Government Framework & Innovations

The Government of India has launched a multi-tiered strategy to tackle MMR:

Central Schemes

  • Janani Suraksha Yojana (JSY): A 2005 demand-side intervention providing cash incentives for institutional deliveries.
  • PMMVY & Mission Shakti: Provides ?5,000 for the first child and an additional incentive for the second child if it is a girl, addressing both nutrition and sex ratio.
  • PMSMA (9th of every month): Guarantees free, high-quality antenatal care (ANC) for all pregnant women in their 2nd/3rd trimesters.
  • LaQshya: Focuses specifically on the quality of care in labor rooms and maternity OTs to prevent facility-based infections and complications.

State-Level Best Practices

  • Tamil Nadu’s Referral Model: A gold standard in emergency obstetric care with a seamless ambulance and hospital linkage.
  • Madhya Pradesh’s ‘Dastak Abhiyan’: Uses community health workers for early identification of high-risk pregnancies at the doorstep.

The Road to 2030

To reach the SDG target of 70 per 1,00,000, India must shift focus from "quantity" (number of deliveries) to "quality of care."

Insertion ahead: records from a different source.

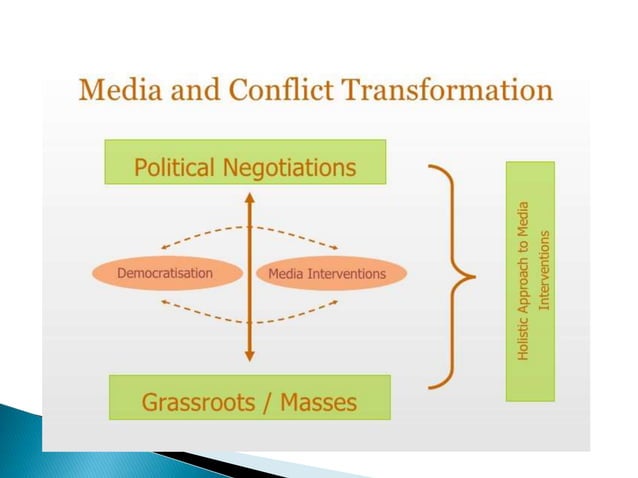 Media and Conflict Transformation

Political Negotiations

Democratisation

Media Interventions

Grassroots / Masses

Holistic Approach to Media Interventions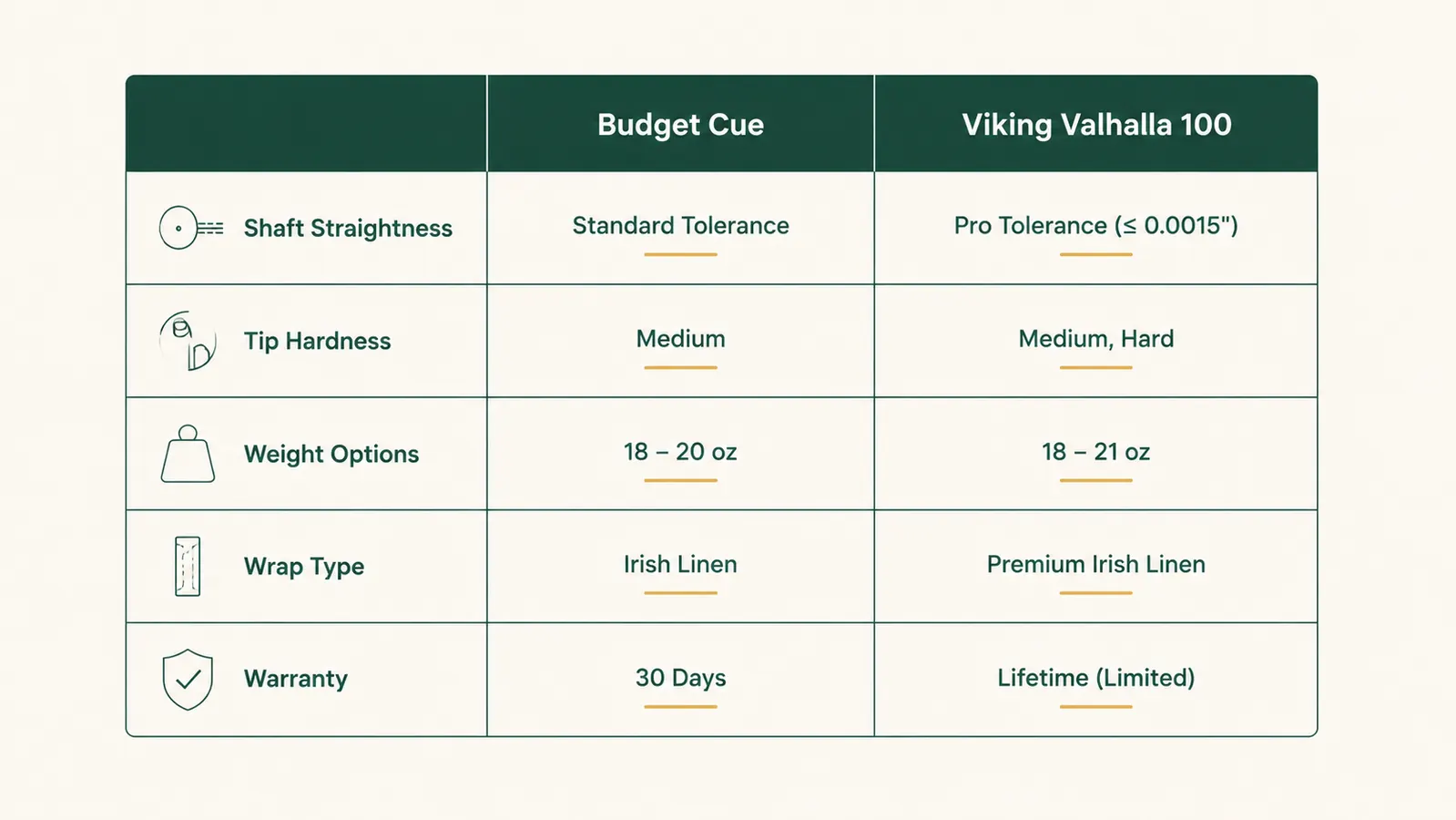 |  | Budget Cue | Viking Valhalla 100 |
|---|---|---|
| Shaft Straightness | Standard Tolerance | Pro Tolerance (≤ 0.0015") |
| Tip Hardness | Medium | Medium, Hard |
| Weight Options | 18 – 20 oz | 18 – 21 oz |
| Wrap Type | Irish Linen | Premium Irish Linen |
| Warranty | 30 Days | Lifetime (Limited) |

  • Specialist Training: Expanding programs like LSAS (Anesthesia) and EmOC (Obstetric skills) for MBBS doctors to fill the gap of specialists in rural CHCs.
  • Digital Tracking: Scaling the Reproductive and Child Health (RCH) portal for name-based tracking of every pregnant woman.
  • Audit & Accountability: Strengthening Maternal Death Surveillance Reviews (MDSR) to identify why a death occurred and taking corrective local action.

The goal is to ensure that no woman loses her life while bringing another into the world—transforming maternal health from a privilege into a guaranteed right.